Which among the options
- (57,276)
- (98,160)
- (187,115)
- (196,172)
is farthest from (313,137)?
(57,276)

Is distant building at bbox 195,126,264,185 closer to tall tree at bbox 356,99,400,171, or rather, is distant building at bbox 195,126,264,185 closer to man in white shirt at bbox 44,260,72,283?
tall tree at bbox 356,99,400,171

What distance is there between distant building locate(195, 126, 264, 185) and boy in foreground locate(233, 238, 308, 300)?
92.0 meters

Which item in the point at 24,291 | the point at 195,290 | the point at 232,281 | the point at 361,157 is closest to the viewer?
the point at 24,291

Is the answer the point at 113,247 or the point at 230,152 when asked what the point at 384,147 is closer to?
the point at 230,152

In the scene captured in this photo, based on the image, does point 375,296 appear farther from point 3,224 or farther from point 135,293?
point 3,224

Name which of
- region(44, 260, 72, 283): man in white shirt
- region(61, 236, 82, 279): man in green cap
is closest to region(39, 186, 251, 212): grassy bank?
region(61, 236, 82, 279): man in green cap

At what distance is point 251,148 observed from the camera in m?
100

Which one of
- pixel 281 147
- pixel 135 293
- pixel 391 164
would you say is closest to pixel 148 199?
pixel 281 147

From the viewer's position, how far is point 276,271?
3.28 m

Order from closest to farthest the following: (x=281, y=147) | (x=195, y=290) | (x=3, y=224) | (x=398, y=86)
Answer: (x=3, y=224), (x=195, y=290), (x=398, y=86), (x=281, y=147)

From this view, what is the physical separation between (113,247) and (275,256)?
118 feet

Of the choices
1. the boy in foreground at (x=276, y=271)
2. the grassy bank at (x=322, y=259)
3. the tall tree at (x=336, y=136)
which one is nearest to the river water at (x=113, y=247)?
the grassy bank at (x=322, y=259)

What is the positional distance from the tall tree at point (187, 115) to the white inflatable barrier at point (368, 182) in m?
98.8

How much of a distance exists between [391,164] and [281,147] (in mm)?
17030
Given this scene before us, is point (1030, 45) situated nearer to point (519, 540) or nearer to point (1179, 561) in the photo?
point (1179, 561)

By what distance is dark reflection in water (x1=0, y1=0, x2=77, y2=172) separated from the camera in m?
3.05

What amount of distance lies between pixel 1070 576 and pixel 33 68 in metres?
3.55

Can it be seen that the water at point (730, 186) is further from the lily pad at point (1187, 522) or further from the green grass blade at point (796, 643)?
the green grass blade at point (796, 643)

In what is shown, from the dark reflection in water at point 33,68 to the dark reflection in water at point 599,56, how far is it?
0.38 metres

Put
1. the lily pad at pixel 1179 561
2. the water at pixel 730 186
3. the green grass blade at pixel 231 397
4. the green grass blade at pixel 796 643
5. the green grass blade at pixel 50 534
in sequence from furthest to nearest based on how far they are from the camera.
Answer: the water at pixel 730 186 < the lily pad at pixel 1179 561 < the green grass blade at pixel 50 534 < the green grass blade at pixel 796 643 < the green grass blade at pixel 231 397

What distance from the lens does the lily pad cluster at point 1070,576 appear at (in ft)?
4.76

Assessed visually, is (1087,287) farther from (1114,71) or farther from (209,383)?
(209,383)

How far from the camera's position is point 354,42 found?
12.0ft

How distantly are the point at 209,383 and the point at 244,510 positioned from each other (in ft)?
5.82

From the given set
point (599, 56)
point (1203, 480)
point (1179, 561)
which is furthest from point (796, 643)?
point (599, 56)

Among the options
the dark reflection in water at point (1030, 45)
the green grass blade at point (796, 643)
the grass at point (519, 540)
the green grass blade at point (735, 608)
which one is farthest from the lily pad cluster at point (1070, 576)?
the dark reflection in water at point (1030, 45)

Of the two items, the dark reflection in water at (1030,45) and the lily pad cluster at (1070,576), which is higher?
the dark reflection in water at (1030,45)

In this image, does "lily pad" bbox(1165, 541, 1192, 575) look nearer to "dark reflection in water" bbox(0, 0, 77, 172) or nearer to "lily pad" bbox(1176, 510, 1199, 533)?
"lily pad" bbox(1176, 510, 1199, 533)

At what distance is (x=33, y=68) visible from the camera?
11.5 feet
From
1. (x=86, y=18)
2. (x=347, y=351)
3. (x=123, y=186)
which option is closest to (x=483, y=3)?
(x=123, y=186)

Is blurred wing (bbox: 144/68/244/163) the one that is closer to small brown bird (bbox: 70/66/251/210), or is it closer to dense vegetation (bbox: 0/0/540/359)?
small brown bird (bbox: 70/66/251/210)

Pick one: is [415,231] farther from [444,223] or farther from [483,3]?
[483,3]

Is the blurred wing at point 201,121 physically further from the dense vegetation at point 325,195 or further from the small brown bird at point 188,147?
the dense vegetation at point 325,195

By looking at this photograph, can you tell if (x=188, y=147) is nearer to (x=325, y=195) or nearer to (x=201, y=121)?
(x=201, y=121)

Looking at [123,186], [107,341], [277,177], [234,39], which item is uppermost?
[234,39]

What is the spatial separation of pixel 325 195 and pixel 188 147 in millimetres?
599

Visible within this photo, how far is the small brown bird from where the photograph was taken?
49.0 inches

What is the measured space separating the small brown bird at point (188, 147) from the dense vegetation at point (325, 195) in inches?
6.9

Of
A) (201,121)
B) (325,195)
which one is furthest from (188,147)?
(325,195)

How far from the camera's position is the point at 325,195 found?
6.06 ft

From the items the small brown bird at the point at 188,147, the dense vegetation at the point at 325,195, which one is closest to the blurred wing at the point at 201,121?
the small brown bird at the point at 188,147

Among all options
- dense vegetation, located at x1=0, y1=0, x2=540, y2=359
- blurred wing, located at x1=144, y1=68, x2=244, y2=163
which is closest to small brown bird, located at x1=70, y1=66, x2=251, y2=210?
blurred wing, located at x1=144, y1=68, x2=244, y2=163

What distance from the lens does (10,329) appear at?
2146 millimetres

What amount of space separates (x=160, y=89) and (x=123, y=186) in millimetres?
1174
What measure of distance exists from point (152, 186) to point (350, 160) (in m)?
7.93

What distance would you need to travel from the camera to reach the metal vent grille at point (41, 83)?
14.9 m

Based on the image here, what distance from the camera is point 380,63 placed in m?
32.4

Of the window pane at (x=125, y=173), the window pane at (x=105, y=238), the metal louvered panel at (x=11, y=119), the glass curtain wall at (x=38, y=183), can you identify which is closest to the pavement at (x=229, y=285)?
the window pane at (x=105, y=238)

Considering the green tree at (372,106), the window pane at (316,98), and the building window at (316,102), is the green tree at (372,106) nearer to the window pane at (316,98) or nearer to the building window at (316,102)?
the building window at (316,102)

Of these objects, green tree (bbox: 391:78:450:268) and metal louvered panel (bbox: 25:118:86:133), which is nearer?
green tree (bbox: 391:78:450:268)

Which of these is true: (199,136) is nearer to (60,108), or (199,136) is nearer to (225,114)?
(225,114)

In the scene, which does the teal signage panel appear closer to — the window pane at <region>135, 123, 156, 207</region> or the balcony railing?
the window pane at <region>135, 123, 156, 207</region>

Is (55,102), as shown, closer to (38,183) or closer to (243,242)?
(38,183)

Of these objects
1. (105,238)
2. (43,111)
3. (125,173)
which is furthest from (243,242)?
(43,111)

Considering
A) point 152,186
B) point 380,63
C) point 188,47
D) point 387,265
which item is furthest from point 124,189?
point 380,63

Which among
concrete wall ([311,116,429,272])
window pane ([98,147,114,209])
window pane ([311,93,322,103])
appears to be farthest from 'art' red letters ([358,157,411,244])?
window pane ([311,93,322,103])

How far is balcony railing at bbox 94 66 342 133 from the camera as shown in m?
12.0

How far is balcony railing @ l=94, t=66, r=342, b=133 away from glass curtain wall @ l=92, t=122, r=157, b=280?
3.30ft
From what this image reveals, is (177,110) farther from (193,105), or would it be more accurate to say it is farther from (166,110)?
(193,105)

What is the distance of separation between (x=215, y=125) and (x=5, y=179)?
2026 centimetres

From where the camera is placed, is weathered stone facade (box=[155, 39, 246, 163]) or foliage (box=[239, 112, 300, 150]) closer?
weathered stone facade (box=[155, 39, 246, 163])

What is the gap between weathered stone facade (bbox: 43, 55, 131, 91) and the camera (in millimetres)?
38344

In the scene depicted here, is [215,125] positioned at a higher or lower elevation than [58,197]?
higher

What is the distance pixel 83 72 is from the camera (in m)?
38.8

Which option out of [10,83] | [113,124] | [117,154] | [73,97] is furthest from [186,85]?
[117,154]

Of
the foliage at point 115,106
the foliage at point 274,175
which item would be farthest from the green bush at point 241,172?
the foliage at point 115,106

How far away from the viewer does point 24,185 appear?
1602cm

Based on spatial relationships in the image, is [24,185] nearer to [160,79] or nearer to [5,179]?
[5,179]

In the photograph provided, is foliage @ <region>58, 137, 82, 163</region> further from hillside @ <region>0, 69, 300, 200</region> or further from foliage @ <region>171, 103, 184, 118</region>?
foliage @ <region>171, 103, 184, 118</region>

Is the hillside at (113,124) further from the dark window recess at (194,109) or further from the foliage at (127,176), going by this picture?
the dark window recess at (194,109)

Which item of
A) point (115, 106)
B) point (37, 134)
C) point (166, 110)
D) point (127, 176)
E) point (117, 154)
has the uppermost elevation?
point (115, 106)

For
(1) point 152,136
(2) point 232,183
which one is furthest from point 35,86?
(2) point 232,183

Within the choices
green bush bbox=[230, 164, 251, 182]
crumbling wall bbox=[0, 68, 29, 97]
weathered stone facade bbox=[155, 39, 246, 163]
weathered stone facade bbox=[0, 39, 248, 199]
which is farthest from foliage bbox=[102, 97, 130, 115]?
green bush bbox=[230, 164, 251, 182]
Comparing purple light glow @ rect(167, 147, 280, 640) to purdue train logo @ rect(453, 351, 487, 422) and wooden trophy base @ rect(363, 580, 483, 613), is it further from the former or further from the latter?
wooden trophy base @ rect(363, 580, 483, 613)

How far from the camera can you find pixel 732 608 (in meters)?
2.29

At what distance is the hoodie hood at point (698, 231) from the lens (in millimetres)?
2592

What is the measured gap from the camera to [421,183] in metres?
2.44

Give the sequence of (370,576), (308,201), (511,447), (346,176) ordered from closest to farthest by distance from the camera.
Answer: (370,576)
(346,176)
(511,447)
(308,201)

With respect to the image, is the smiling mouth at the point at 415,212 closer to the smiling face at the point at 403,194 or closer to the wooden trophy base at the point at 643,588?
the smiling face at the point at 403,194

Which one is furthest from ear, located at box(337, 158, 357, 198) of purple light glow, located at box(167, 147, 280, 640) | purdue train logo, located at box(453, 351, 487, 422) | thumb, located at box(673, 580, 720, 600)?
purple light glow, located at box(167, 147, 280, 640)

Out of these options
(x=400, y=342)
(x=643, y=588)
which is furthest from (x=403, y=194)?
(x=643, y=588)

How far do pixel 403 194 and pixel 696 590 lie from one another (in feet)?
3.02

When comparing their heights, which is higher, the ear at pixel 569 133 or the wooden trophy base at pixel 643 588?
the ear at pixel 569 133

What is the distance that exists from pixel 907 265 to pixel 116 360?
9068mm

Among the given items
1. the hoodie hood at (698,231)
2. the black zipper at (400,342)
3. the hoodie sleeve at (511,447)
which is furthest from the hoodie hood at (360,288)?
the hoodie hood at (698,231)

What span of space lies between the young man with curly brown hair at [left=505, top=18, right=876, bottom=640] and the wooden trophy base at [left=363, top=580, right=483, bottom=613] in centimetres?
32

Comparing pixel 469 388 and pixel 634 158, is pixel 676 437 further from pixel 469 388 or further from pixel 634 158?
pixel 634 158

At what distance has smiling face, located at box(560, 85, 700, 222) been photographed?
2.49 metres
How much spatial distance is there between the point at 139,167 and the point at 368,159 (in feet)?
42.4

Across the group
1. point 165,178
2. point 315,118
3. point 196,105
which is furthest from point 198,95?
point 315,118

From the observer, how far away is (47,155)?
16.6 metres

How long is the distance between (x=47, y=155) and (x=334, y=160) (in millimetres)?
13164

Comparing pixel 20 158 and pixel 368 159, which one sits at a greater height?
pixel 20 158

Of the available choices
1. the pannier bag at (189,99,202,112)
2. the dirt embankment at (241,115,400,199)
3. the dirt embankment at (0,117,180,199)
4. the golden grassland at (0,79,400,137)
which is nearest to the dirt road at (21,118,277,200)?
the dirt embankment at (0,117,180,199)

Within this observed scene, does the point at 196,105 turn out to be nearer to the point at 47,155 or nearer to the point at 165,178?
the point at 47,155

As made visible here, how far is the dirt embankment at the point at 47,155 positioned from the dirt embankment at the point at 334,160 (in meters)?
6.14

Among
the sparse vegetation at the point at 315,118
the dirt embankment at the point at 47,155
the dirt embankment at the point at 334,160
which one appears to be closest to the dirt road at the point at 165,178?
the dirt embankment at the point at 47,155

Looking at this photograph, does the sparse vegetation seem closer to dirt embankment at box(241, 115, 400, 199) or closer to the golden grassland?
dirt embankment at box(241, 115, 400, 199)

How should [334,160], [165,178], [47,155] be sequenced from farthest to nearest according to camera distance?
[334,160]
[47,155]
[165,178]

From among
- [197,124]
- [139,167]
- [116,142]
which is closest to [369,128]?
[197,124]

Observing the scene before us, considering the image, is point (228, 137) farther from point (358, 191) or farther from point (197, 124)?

* What to do: Extract exactly the lines between the line containing "At what distance has" and the end of the data, including both.

* Solution:
At what distance has smiling face, located at box(560, 85, 700, 222) been photographed?
2.49 metres
How much spatial distance is there between the point at 139,167 and the point at 368,159 (in feet)?
42.4

Across the group
1. point 165,178
2. point 315,118
3. point 196,105
which is furthest from point 198,95?
point 315,118

From the observer, how far away is (47,155)?
16.6 metres

How long is the distance between (x=47, y=155) and (x=334, y=160) (in millimetres)?
13164

Comparing pixel 20 158 and pixel 368 159, which one sits at a greater height?
pixel 20 158

Of the available choices
1. the pannier bag at (189,99,202,112)
2. the dirt embankment at (241,115,400,199)
3. the dirt embankment at (0,117,180,199)
4. the golden grassland at (0,79,400,137)
which is nearest to the dirt road at (21,118,277,200)?
the dirt embankment at (0,117,180,199)

Within this observed scene, does the point at 196,105 turn out to be nearer to the point at 47,155 or nearer to the point at 165,178?
the point at 47,155

As made visible here, how far is the dirt embankment at the point at 47,155 positioned from the dirt embankment at the point at 334,160 (in meters)?
6.14

Among
the sparse vegetation at the point at 315,118
the dirt embankment at the point at 47,155
the dirt embankment at the point at 334,160
which one appears to be closest to the dirt road at the point at 165,178?
the dirt embankment at the point at 47,155

Looking at this photograph, does the sparse vegetation seem closer to dirt embankment at box(241, 115, 400, 199) or closer to the golden grassland?
dirt embankment at box(241, 115, 400, 199)

How should [334,160], [165,178], [47,155] be sequenced from farthest to nearest according to camera distance?
[334,160]
[47,155]
[165,178]

From among
- [197,124]
- [139,167]
- [116,142]
which is closest to [369,128]?
[197,124]

Observing the scene before us, considering the image, is point (228, 137) farther from point (358, 191) or farther from point (197, 124)?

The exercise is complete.